• _Task prompt_
In your reply, write out the records exactly, each line intact.

• _Extracted data_
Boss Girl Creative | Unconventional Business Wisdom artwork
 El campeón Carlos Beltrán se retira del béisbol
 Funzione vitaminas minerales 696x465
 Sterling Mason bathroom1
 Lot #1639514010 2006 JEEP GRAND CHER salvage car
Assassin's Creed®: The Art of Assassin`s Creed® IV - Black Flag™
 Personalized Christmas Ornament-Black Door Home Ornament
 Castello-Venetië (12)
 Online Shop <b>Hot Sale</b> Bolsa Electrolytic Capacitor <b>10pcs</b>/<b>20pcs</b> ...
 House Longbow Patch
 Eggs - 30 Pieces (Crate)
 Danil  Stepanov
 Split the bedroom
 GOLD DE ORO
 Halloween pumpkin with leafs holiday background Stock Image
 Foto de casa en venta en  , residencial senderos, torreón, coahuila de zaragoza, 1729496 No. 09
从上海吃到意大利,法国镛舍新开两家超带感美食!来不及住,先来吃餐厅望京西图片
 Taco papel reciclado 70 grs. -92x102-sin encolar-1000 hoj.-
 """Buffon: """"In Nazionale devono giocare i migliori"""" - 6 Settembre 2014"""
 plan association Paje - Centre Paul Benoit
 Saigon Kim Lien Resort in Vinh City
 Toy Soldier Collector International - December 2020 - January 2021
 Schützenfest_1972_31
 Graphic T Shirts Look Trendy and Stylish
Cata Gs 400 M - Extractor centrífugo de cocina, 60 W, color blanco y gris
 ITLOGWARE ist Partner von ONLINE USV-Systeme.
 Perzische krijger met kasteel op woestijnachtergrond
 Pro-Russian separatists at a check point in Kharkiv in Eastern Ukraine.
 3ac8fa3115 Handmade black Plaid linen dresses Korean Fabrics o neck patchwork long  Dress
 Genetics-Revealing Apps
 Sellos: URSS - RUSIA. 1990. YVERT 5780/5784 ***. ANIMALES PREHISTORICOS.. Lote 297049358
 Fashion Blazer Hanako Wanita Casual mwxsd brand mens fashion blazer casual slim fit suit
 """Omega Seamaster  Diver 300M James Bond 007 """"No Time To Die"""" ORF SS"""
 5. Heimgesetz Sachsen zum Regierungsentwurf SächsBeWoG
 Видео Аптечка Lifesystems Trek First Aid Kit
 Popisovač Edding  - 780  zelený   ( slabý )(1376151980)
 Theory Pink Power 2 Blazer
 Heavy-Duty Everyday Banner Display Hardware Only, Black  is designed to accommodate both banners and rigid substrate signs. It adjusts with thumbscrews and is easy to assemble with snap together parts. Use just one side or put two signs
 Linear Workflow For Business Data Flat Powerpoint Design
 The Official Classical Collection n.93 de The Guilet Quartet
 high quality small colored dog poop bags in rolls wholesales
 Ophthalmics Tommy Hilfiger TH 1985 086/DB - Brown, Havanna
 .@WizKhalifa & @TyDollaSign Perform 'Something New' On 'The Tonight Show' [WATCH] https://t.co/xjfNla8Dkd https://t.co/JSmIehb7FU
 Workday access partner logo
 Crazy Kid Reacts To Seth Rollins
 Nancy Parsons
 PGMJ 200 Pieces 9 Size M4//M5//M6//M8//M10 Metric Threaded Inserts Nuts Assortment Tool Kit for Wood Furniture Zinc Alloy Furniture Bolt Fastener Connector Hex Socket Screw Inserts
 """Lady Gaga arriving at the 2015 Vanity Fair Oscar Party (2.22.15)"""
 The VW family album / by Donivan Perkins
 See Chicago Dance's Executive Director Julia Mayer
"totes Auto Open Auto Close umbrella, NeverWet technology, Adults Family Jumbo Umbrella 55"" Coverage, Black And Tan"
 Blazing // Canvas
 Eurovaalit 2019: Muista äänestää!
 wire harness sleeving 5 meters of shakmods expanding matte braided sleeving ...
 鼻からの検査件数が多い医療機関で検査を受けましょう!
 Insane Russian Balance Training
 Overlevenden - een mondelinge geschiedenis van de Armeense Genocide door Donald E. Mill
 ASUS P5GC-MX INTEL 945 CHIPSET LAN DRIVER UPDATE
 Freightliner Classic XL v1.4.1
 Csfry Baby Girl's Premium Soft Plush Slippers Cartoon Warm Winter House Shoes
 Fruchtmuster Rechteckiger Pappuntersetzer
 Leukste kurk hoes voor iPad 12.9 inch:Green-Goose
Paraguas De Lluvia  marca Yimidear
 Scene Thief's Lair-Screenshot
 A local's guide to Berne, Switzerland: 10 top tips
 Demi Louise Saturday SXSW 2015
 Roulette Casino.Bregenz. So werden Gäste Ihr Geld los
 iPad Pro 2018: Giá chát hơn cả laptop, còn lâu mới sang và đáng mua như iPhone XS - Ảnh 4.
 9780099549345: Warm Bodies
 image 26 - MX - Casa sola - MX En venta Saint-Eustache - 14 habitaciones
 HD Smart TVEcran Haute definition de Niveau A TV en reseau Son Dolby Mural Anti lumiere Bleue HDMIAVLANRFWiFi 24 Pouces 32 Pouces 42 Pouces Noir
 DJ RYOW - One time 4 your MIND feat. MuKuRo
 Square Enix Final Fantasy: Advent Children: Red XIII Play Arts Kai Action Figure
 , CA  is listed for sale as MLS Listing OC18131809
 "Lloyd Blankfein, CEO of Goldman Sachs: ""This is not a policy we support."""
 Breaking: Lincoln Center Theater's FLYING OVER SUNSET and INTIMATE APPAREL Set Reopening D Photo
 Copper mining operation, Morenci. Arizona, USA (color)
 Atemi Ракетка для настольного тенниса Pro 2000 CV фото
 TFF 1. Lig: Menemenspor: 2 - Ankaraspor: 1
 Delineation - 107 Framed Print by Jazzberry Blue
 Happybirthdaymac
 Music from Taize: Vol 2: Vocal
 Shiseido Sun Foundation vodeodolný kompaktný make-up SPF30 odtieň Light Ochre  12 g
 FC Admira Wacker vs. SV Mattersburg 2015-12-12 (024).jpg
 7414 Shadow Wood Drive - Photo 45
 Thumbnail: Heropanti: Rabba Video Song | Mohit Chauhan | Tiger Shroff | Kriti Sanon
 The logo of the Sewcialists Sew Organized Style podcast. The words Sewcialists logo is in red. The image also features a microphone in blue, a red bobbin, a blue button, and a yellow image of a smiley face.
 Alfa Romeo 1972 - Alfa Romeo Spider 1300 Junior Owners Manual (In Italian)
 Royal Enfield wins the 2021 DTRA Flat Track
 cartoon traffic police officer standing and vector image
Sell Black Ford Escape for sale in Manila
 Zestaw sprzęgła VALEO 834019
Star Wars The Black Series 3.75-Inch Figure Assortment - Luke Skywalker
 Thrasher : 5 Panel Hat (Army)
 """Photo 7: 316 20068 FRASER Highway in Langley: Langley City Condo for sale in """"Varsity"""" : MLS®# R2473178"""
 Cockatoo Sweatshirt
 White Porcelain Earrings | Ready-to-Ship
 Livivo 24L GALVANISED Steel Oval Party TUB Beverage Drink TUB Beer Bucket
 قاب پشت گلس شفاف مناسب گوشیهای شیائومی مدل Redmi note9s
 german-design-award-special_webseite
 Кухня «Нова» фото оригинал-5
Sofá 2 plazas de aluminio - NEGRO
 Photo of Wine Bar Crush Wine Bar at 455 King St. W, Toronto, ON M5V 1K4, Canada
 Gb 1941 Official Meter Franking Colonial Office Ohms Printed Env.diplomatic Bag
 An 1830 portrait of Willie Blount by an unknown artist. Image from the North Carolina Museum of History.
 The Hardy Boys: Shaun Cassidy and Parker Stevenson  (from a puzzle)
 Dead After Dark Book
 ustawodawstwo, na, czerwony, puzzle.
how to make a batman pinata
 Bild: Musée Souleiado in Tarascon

• _Written response_
Boss Girl Creative | Unconventional Business Wisdom artwork
 El campeón Carlos Beltrán se retira del béisbol
 Funzione vitaminas minerales 696x465
 Sterling Mason bathroom1
 Lot #1639514010 2006 JEEP GRAND CHER salvage car
Assassin's Creed®: The Art of Assassin`s Creed® IV - Black Flag™
 Personalized Christmas Ornament-Black Door Home Ornament
 Castello-Venetië (12)
 Online Shop <b>Hot Sale</b> Bolsa Electrolytic Capacitor <b>10pcs</b>/<b>20pcs</b> ...
 House Longbow Patch
 Eggs - 30 Pieces (Crate)
 Danil  Stepanov
 Split the bedroom
 GOLD DE ORO
 Halloween pumpkin with leafs holiday background Stock Image
 Foto de casa en venta en  , residencial senderos, torreón, coahuila de zaragoza, 1729496 No. 09
从上海吃到意大利,法国镛舍新开两家超带感美食!来不及住,先来吃餐厅望京西图片
 Taco papel reciclado 70 grs. -92x102-sin encolar-1000 hoj.-
 """Buffon: """"In Nazionale devono giocare i migliori"""" - 6 Settembre 2014"""
 plan association Paje - Centre Paul Benoit
 Saigon Kim Lien Resort in Vinh City
 Toy Soldier Collector International - December 2020 - January 2021
 Schützenfest_1972_31
 Graphic T Shirts Look Trendy and Stylish
Cata Gs 400 M - Extractor centrífugo de cocina, 60 W, color blanco y gris
 ITLOGWARE ist Partner von ONLINE USV-Systeme.
 Perzische krijger met kasteel op woestijnachtergrond
 Pro-Russian separatists at a check point in Kharkiv in Eastern Ukraine.
 3ac8fa3115 Handmade black Plaid linen dresses Korean Fabrics o neck patchwork long  Dress
 Genetics-Revealing Apps
 Sellos: URSS - RUSIA. 1990. YVERT 5780/5784 ***. ANIMALES PREHISTORICOS.. Lote 297049358
 Fashion Blazer Hanako Wanita Casual mwxsd brand mens fashion blazer casual slim fit suit
 """Omega Seamaster  Diver 300M James Bond 007 """"No Time To Die"""" ORF SS"""
 5. Heimgesetz Sachsen zum Regierungsentwurf SächsBeWoG
 Видео Аптечка Lifesystems Trek First Aid Kit
 Popisovač Edding  - 780  zelený   ( slabý )(1376151980)
 Theory Pink Power 2 Blazer
 Heavy-Duty Everyday Banner Display Hardware Only, Black  is designed to accommodate both banners and rigid substrate signs. It adjusts with thumbscrews and is easy to assemble with snap together parts. Use just one side or put two signs
 Linear Workflow For Business Data Flat Powerpoint Design
 The Official Classical Collection n.93 de The Guilet Quartet
 high quality small colored dog poop bags in rolls wholesales
 Ophthalmics Tommy Hilfiger TH 1985 086/DB - Brown, Havanna
 .@WizKhalifa & @TyDollaSign Perform 'Something New' On 'The Tonight Show' [WATCH] https://t.co/xjfNla8Dkd https://t.co/JSmIehb7FU
 Workday access partner logo
 Crazy Kid Reacts To Seth Rollins
 Nancy Parsons
 PGMJ 200 Pieces 9 Size M4//M5//M6//M8//M10 Metric Threaded Inserts Nuts Assortment Tool Kit for Wood Furniture Zinc Alloy Furniture Bolt Fastener Connector Hex Socket Screw Inserts
 """Lady Gaga arriving at the 2015 Vanity Fair Oscar Party (2.22.15)"""
 The VW family album / by Donivan Perkins
 See Chicago Dance's Executive Director Julia Mayer
"totes Auto Open Auto Close umbrella, NeverWet technology, Adults Family Jumbo Umbrella 55"" Coverage, Black And Tan"
 Blazing // Canvas
 Eurovaalit 2019: Muista äänestää!
 wire harness sleeving 5 meters of shakmods expanding matte braided sleeving ...
 鼻からの検査件数が多い医療機関で検査を受けましょう!
 Insane Russian Balance Training
 Overlevenden - een mondelinge geschiedenis van de Armeense Genocide door Donald E. Mill
 ASUS P5GC-MX INTEL 945 CHIPSET LAN DRIVER UPDATE
 Freightliner Classic XL v1.4.1
 Csfry Baby Girl's Premium Soft Plush Slippers Cartoon Warm Winter House Shoes
 Fruchtmuster Rechteckiger Pappuntersetzer
 Leukste kurk hoes voor iPad 12.9 inch:Green-Goose
Paraguas De Lluvia  marca Yimidear
 Scene Thief's Lair-Screenshot
 A local's guide to Berne, Switzerland: 10 top tips
 Demi Louise Saturday SXSW 2015
 Roulette Casino.Bregenz. So werden Gäste Ihr Geld los
 iPad Pro 2018: Giá chát hơn cả laptop, còn lâu mới sang và đáng mua như iPhone XS - Ảnh 4.
 9780099549345: Warm Bodies
 image 26 - MX - Casa sola - MX En venta Saint-Eustache - 14 habitaciones
 HD Smart TVEcran Haute definition de Niveau A TV en reseau Son Dolby Mural Anti lumiere Bleue HDMIAVLANRFWiFi 24 Pouces 32 Pouces 42 Pouces Noir
 DJ RYOW - One time 4 your MIND feat. MuKuRo
 Square Enix Final Fantasy: Advent Children: Red XIII Play Arts Kai Action Figure
 , CA  is listed for sale as MLS Listing OC18131809
 "Lloyd Blankfein, CEO of Goldman Sachs: ""This is not a policy we support."""
 Breaking: Lincoln Center Theater's FLYING OVER SUNSET and INTIMATE APPAREL Set Reopening D Photo
 Copper mining operation, Morenci. Arizona, USA (color)
 Atemi Ракетка для настольного тенниса Pro 2000 CV фото
 TFF 1. Lig: Menemenspor: 2 - Ankaraspor: 1
 Delineation - 107 Framed Print by Jazzberry Blue
 Happybirthdaymac
 Music from Taize: Vol 2: Vocal
 Shiseido Sun Foundation vodeodolný kompaktný make-up SPF30 odtieň Light Ochre  12 g
 FC Admira Wacker vs. SV Mattersburg 2015-12-12 (024).jpg
 7414 Shadow Wood Drive - Photo 45
 Thumbnail: Heropanti: Rabba Video Song | Mohit Chauhan | Tiger Shroff | Kriti Sanon
 The logo of the Sewcialists Sew Organized Style podcast. The words Sewcialists logo is in red. The image also features a microphone in blue, a red bobbin, a blue button, and a yellow image of a smiley face.
 Alfa Romeo 1972 - Alfa Romeo Spider 1300 Junior Owners Manual (In Italian)
 Royal Enfield wins the 2021 DTRA Flat Track
 cartoon traffic police officer standing and vector image
Sell Black Ford Escape for sale in Manila
 Zestaw sprzęgła VALEO 834019
Star Wars The Black Series 3.75-Inch Figure Assortment - Luke Skywalker
 Thrasher : 5 Panel Hat (Army)
 """Photo 7: 316 20068 FRASER Highway in Langley: Langley City Condo for sale in """"Varsity"""" : MLS®# R2473178"""
 Cockatoo Sweatshirt
 White Porcelain Earrings | Ready-to-Ship
 Livivo 24L GALVANISED Steel Oval Party TUB Beverage Drink TUB Beer Bucket
 قاب پشت گلس شفاف مناسب گوشیهای شیائومی مدل Redmi note9s
 german-design-award-special_webseite
 Кухня «Нова» фото оригинал-5
Sofá 2 plazas de aluminio - NEGRO
 Photo of Wine Bar Crush Wine Bar at 455 King St. W, Toronto, ON M5V 1K4, Canada
 Gb 1941 Official Meter Franking Colonial Office Ohms Printed Env.diplomatic Bag
 An 1830 portrait of Willie Blount by an unknown artist. Image from the North Carolina Museum of History.
 The Hardy Boys: Shaun Cassidy and Parker Stevenson  (from a puzzle)
 Dead After Dark Book
 ustawodawstwo, na, czerwony, puzzle.
how to make a batman pinata
 Bild: Musée Souleiado in Tarascon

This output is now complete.